** Opening Task material block **

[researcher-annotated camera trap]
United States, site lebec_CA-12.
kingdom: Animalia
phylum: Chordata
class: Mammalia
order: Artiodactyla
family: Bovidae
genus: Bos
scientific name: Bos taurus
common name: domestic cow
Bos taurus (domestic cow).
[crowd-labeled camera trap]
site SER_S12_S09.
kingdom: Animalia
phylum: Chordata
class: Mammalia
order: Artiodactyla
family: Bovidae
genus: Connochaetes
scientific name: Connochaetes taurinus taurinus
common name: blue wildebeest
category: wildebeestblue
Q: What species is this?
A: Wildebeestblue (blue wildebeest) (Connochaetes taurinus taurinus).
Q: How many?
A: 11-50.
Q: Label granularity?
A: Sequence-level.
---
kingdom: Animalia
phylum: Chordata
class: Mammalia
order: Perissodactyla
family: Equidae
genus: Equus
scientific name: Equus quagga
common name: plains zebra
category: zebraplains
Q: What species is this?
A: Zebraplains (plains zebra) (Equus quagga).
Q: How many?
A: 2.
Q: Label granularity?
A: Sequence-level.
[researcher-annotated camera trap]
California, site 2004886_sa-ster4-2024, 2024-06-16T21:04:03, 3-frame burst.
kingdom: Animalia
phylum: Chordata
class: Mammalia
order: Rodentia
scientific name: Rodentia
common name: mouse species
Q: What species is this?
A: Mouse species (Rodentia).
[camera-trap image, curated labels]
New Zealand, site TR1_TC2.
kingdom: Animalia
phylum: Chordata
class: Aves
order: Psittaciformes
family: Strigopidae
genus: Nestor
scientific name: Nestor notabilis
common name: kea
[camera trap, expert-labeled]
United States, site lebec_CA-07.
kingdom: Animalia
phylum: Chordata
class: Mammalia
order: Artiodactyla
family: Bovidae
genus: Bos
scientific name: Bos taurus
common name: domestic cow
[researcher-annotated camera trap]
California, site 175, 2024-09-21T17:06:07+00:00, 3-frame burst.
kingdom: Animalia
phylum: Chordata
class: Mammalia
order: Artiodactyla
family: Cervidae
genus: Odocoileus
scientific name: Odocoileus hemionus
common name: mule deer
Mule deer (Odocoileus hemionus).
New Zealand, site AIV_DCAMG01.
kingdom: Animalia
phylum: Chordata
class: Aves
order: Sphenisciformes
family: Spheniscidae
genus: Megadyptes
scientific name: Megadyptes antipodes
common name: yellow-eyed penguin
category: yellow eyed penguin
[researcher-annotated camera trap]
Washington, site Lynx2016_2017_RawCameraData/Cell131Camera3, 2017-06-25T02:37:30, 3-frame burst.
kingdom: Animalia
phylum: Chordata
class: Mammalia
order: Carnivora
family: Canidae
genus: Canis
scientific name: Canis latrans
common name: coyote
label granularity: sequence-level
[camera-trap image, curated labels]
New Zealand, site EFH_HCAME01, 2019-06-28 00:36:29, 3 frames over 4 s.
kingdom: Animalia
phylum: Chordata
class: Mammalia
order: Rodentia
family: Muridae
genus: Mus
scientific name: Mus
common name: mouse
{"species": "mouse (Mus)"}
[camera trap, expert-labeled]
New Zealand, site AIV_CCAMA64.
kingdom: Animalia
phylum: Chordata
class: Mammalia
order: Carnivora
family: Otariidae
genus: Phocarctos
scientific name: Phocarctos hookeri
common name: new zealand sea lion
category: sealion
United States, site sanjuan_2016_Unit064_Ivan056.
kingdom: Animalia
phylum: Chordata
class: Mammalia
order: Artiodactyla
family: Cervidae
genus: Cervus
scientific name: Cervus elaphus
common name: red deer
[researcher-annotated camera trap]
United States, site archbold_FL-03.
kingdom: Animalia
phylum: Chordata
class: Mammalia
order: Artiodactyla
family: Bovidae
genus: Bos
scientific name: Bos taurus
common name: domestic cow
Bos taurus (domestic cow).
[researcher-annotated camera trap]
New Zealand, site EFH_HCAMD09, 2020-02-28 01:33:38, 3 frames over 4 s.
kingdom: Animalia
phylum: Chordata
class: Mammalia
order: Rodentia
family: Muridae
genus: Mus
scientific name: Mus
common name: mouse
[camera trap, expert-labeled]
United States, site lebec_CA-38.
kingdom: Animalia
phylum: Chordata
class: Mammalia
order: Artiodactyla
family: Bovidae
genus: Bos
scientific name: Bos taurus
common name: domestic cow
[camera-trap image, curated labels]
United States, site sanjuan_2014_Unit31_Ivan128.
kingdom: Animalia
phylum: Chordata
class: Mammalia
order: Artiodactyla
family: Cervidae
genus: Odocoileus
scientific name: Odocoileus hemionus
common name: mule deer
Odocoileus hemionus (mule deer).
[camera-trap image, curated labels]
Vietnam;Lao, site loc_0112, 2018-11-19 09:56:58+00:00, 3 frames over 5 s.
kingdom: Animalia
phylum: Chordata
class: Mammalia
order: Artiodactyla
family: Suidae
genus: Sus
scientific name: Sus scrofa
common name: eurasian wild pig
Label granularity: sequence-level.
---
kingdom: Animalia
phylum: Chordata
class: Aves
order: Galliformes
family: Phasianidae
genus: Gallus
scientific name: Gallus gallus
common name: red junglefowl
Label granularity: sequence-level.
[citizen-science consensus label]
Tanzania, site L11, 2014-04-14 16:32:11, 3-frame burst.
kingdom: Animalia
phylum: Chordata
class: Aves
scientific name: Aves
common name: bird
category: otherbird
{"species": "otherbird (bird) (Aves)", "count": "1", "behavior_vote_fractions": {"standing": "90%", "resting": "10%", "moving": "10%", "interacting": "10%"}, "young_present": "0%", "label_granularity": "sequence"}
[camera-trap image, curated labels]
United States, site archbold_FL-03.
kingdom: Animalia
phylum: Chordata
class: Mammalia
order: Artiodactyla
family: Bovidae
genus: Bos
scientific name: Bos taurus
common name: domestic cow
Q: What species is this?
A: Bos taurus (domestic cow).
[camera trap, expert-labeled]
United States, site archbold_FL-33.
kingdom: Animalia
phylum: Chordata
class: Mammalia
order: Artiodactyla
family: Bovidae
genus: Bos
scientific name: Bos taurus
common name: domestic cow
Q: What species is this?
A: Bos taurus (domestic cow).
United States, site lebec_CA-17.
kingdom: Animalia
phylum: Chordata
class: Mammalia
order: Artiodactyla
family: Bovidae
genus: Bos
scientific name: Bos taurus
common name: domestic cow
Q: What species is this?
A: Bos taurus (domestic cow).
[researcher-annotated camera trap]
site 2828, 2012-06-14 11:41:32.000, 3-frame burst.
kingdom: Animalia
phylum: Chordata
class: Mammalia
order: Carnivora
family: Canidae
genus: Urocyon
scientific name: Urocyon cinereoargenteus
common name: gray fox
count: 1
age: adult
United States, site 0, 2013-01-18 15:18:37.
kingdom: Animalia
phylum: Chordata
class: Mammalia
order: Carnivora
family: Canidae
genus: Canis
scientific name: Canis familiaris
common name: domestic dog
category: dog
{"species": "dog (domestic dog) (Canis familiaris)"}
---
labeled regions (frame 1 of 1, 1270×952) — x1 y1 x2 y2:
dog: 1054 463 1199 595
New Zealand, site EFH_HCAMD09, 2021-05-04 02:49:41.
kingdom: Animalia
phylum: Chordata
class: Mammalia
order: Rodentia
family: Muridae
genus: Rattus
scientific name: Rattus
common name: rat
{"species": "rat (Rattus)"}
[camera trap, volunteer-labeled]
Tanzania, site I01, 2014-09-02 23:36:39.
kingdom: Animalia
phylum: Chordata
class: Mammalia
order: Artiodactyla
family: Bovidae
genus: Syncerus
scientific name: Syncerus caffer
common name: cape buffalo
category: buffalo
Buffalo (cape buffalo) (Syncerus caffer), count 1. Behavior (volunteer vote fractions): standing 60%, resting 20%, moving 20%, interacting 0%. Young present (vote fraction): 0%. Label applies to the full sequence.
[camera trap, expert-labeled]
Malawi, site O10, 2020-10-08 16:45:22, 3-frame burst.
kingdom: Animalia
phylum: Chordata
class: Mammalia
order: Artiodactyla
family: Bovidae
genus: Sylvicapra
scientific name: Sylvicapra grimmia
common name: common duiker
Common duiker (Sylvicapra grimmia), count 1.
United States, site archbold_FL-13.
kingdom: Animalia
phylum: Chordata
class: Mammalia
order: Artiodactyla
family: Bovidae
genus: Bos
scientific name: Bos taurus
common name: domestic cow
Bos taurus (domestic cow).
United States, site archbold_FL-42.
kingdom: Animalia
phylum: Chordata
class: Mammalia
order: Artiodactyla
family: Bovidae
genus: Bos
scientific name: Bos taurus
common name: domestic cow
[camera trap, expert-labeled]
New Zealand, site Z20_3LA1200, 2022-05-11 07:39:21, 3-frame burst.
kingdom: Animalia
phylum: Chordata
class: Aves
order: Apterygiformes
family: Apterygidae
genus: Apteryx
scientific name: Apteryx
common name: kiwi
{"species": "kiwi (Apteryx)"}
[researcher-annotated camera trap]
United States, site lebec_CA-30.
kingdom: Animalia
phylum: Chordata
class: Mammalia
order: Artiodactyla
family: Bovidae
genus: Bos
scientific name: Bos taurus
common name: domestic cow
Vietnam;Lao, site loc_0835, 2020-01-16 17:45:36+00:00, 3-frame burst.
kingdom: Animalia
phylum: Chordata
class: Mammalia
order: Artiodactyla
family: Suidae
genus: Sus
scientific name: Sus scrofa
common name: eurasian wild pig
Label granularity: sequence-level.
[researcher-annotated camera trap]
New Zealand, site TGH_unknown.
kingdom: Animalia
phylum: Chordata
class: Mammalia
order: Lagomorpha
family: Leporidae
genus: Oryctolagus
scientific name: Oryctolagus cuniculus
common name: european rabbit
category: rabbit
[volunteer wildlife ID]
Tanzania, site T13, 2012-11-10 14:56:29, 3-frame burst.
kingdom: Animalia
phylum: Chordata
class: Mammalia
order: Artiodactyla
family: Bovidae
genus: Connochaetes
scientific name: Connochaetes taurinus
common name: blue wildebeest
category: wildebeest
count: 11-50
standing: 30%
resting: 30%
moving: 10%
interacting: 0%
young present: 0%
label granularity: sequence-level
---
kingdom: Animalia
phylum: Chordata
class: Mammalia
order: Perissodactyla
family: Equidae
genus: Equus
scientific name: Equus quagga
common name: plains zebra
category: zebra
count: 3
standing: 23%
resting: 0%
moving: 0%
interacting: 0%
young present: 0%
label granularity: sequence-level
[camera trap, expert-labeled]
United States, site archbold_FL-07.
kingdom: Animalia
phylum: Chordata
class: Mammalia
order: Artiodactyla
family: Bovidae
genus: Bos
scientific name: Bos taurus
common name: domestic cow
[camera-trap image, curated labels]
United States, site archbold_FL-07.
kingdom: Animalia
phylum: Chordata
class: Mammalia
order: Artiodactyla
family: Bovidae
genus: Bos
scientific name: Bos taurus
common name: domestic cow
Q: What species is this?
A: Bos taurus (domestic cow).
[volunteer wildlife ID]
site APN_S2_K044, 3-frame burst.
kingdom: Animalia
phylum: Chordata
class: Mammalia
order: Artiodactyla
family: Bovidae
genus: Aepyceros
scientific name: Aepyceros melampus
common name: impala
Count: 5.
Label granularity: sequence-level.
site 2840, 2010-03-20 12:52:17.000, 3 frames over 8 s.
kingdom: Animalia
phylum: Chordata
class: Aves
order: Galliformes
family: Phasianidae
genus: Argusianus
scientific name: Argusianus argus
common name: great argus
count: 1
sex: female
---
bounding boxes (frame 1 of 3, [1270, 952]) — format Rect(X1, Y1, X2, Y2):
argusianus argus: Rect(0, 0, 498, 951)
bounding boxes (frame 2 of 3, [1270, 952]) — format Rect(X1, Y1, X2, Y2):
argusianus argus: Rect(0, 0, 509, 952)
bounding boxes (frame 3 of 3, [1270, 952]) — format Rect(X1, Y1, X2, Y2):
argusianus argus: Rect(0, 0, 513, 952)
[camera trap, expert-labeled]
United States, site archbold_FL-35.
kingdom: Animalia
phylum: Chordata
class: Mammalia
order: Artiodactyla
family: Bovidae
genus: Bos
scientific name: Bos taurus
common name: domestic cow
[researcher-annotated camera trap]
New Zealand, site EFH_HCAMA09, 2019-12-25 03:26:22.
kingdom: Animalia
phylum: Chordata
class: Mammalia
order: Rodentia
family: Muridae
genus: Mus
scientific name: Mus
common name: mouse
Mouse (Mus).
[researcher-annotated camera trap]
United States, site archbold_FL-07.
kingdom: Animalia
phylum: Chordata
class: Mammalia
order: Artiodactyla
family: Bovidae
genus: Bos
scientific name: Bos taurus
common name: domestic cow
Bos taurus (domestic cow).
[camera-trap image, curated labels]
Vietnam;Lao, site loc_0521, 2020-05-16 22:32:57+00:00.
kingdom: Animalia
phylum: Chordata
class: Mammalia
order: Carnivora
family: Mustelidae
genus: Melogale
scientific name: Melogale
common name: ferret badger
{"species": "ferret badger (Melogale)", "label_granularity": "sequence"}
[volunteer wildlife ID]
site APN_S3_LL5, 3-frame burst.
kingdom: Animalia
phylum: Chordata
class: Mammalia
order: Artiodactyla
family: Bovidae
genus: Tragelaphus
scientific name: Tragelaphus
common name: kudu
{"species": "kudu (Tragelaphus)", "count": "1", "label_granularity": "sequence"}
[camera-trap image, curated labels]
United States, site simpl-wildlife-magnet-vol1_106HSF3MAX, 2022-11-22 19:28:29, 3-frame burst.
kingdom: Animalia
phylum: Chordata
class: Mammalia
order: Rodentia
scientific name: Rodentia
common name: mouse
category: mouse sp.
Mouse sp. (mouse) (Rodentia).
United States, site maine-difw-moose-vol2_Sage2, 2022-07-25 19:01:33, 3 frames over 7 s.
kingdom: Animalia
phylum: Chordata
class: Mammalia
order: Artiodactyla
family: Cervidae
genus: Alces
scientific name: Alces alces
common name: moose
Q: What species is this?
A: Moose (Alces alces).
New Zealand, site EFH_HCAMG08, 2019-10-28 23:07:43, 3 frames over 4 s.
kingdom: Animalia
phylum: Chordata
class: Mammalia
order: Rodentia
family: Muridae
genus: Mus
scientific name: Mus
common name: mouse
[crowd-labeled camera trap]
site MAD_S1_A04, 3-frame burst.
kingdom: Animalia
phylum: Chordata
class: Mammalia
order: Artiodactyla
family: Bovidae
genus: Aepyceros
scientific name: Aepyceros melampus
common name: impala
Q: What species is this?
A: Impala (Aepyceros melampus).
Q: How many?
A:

** Closing Task material block **

**Exercise details**. Go through the entries and copy every line with "badger".

**Answer below**.
common name: ferret badger
{"species": "ferret badger (Melogale)", "label_granularity": "sequence"}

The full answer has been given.